Milestone-Proposal talk:Silica-based arrayed-waveguide grating (AWG) wavelength multi/demultiplexer

-- Administrator4 (talk) 12:24, 6 October 2023 (UTC)

Advocates’ Checklist

1. Is proposal for an achievement rather than for a person? If the citation includes a person's name, have the proposers provided the required justification for inclusion of the person's name?
2. Was proposed achievement a significant advance rather than an incremental improvement to an existing technology?
3. Were there prior or contemporary achievements of a similar nature?
4. Has the achievement truly led to a functioning, useful, or marketable technology?
5. Is proposal adequately supported by significant references (minimum of five) such as patents, contemporary newspaper articles, journal articles, or citations to pages in scholarly books? At least one of the references from a peer-reviewed scholarly book or journal article. The full text of the material, not just the references, shall be present. If the supporting texts are copyright-encumbered and cannot be posted on the ETHW for intellectual property reasons, the proposers shall email a copy to the History Center so that it can be forwarded to the advocate. If the advocate does not consider the supporting references sufficient, the advocate may ask the proposer(s) for additional ones.

**Data section:**
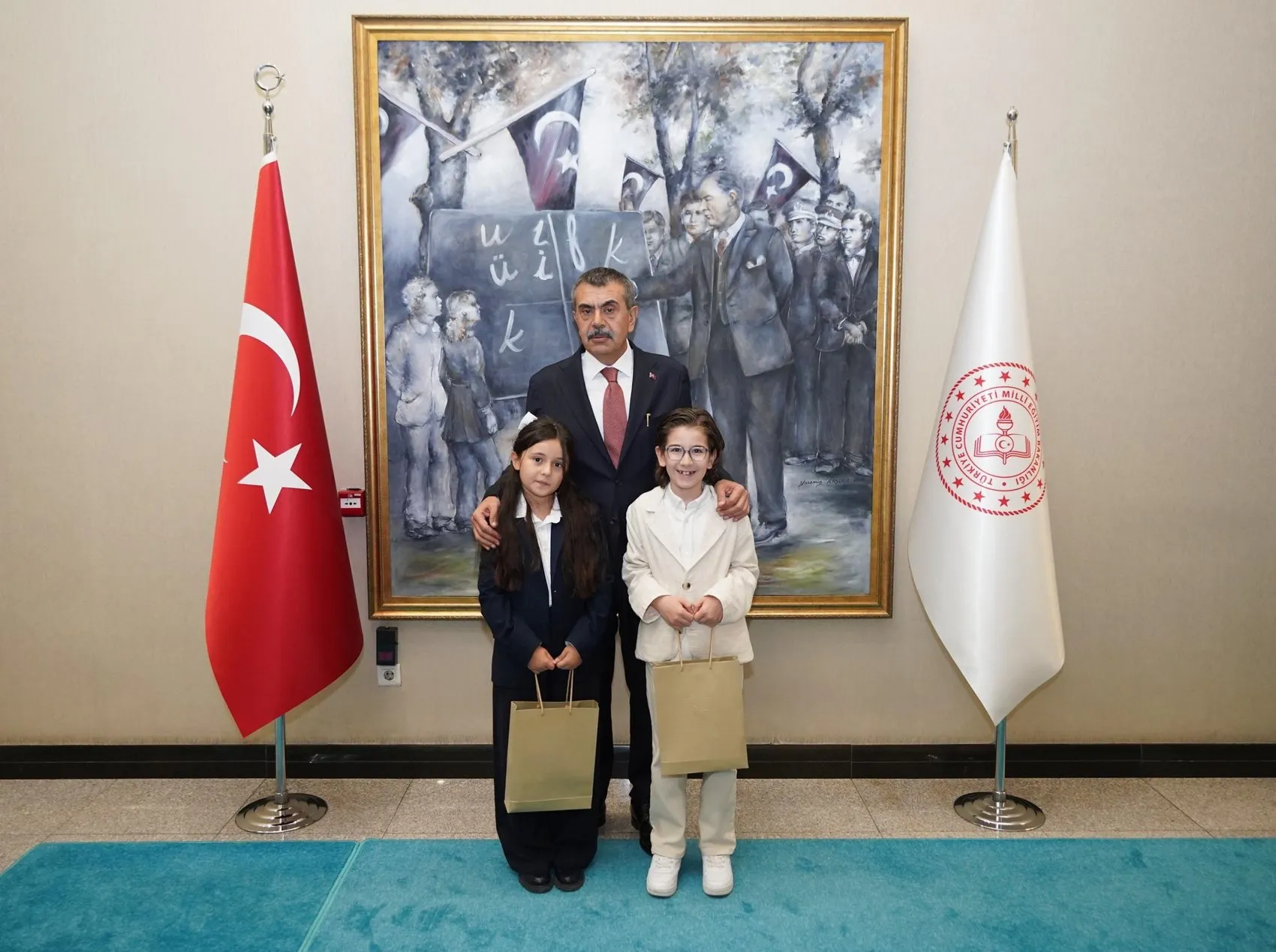 Cumhurbaşkanı ile aynı sahneyi paylaşan minik yetenekler Bakanlıkta ağırlandı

**Task instructions:**
• a. According to the advocates' checklist, what is the minimum number of significant references that must support a proposal?
• b. Continue the advocates' checklist after its fifth item.
The data that comes after the advocates' checklist is separate material, apart from the checklist itself.

**Outputs in order:**
• a. A minimum of five references.

• b.
6. Are the scholarly references sufficiently recent?
7. Is proposed citation readable and understandable by the general public?
8. Does the proposed plaque site fulfill the requirements? Is the address complete? Are the GPS coordinates correct and in decimal format?
9. Is the proposal quality comparable to that of IEEE publications?
10. Scientific and technical units correct? (e.g. km, mm, hertz, etc.) Are acronyms correct and properly upperercased or lowercased?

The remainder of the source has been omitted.